We can use the log-likelihood drop when merging states as a proxy for state "similarity." Two states which can be merged with minimal drop in likelihood might be considered similar.

In [131]:
def make_similarity_matrix_hmmlearn(hmm_original, data):
    num_states = hmm_original.n_components
    init_ll = hmm_original.score(data)
    similarity = np.nan * np.ones((num_states, num_states))
    merged_hmms = np.empty((num_states, num_states), dtype=object)
    for s1 in range(num_states-1):
        for s2 in range(s1+1, num_states):
            merged_ll, merged_hmm = merge_two_states_hmmlearn(hmm_original, s1, s2, data)
            similarity[s1, s2] =  merged_ll - init_ll
            merged_hmms[s1, s2] = merged_hmm
        print(f'Finished state {s1}')
            
    return similarity, merged_hmms

In [None]:
similarity, new_hmms = make_similarity_matrix_hmmlearn(hmmlearn_hmm, data)
im = plt.imshow(similarity)
plt.ylabel("state 1")
plt.xlabel("state 2")
plt.title("similarity")
plt.colorbar()

## Hierarchical clustering by iteratively merging states
We start with a K state HMM, then merge possible pair of states k1 and k2. We can see which are the best two states to merge by checking the new log-likelihood. We then rinse and repeat for our new K-1 state HMM, tracking the log-likelihood as we go, until there is only 1 state left. After each merge, we can show the observation distribution and new similarity matrix.

In [133]:
def hierarchical_cluster(hmm_original, data):
    num_states = hmm_original.n_components
    linkage = [None]
    likelihood_drops = [0]
    hmms = [hmm_original]
    
    for i in range(num_states - 1):
        similarity, merged_hmms = make_similarity_matrix_hmmlearn(hmms[-1], data)
        
        # Find the most similar states
        s1, s2 = np.where(similarity == np.nanmax(similarity))
        s1, s2 = s1[0], s2[0]
        linkage.append((s1, s2))
        likelihood_drops.append(similarity[s1, s2])
        hmms.append(merged_hmms[s1, s2])
        print("merging ", s1, "and", s2)
    
    return linkage, likelihood_drops, hmms

In [None]:
linkage, likelihood_drops, hmms = hierarchical_cluster(hmmlearn_hmm, data)

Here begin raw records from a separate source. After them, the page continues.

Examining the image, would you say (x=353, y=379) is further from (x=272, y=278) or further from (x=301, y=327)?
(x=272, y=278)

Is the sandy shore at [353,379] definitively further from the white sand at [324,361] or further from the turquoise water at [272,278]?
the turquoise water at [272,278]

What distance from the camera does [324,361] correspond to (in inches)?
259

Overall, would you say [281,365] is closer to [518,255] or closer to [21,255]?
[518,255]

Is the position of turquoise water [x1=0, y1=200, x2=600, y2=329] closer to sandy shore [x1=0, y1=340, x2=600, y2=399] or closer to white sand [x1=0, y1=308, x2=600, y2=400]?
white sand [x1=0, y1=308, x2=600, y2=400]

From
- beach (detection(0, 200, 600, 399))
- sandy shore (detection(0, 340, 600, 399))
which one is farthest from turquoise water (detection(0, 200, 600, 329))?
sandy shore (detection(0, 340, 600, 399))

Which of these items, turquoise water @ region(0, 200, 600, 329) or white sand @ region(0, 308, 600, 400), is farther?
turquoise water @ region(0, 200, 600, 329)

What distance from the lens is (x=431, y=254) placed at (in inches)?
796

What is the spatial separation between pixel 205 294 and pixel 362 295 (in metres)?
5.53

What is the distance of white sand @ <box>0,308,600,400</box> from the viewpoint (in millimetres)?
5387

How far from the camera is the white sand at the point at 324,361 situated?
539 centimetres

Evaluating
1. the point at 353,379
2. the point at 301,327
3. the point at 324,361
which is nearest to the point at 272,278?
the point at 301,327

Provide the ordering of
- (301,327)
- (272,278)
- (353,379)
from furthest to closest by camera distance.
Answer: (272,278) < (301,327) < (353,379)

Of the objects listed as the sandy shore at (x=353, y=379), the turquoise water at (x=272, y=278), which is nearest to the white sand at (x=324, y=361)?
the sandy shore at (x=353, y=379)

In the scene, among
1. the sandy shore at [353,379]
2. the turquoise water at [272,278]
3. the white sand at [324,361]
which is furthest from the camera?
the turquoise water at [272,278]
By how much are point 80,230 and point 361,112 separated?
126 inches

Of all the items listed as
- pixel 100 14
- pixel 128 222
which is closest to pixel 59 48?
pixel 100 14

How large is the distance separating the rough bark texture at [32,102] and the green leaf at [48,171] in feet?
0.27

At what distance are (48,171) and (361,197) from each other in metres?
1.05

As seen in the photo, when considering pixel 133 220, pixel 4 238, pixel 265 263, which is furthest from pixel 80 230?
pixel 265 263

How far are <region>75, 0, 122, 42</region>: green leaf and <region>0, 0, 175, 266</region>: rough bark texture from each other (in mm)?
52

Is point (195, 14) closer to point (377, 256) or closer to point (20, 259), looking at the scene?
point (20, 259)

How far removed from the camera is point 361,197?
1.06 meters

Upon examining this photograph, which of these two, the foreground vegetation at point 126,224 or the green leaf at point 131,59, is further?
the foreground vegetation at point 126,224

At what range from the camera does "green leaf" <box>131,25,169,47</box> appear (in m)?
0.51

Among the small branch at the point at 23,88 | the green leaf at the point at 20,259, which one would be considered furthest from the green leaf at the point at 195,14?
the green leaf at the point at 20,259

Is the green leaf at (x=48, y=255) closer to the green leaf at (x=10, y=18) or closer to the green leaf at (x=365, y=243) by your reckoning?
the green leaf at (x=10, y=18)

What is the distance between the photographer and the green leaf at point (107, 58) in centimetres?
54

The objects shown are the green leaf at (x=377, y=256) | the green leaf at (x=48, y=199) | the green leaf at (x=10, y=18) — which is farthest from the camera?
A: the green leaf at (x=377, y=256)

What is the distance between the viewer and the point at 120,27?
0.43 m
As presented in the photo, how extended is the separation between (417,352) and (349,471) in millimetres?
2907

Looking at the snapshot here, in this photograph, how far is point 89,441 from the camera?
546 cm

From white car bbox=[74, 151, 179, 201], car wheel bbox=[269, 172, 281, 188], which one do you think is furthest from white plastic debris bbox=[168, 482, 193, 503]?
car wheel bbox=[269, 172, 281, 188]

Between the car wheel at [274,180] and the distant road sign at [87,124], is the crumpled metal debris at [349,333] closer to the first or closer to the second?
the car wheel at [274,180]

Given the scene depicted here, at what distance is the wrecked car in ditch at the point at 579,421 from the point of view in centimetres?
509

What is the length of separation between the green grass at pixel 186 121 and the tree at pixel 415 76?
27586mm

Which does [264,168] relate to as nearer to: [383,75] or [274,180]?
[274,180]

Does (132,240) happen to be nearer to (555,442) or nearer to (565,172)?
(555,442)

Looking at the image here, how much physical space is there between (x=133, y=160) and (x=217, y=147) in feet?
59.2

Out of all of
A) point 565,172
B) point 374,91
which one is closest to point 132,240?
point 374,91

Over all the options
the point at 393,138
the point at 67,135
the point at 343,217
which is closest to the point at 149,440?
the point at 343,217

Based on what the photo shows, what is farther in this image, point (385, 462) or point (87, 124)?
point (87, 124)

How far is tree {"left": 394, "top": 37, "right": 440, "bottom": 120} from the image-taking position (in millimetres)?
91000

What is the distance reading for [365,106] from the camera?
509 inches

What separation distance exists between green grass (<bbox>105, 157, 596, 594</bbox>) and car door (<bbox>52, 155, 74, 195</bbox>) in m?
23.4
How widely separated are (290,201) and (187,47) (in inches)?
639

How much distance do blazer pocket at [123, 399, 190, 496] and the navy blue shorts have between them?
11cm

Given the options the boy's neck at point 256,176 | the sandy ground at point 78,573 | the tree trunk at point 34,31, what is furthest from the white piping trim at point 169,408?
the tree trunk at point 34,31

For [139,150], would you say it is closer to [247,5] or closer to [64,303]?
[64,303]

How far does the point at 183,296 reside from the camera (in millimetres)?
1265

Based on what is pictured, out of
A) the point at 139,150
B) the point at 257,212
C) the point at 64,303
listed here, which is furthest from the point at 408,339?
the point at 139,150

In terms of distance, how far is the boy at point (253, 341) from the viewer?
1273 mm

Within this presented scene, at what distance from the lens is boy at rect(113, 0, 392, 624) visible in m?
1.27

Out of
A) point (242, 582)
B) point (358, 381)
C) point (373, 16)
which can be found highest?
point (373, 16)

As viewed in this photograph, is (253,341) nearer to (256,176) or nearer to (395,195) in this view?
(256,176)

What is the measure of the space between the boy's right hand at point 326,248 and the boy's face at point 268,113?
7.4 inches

## Now plot the dendrogram using likelihood drop as similarity

In [None]:
def dendrogram(num_states, linkage, likelihood_drops):
    # plt.figure()
    
    def _plot_level(s1, s2, likelihood_drop, xs, offset):
        new_offset = offset - likelihood_drop
        for x in xs:
            plt.plot([x, x], [offset, new_offset], '-k', lw=2)
        plt.plot([xs[s1], xs[s2]], [new_offset, new_offset], '-k', lw=2)

        new_xs = xs.copy()
        new_xs[s1] = xs[s1] + (xs[s2] - xs[s1]) * npr.rand()
        new_xs = np.concatenate([new_xs[:s2], new_xs[s2+1:]])
        return new_xs, new_offset
    
    xs = np.arange(num_states, dtype=float)
    offset = 0
    for (s1, s2), drop in zip(linkage[1:], likelihood_drops[1:]):
        xs, offset = _plot_level(s1, s2, drop, xs, offset)
        
    plt.xlabel("state")
    plt.ylabel("likelihood drop")
        
dendrogram(hmmlearn_hmm.n_components, linkage, likelihood_drops)

plt.savefig('hmm_#_states_hierarchical_clustering.png', dpi=300, bbox_inches = "tight")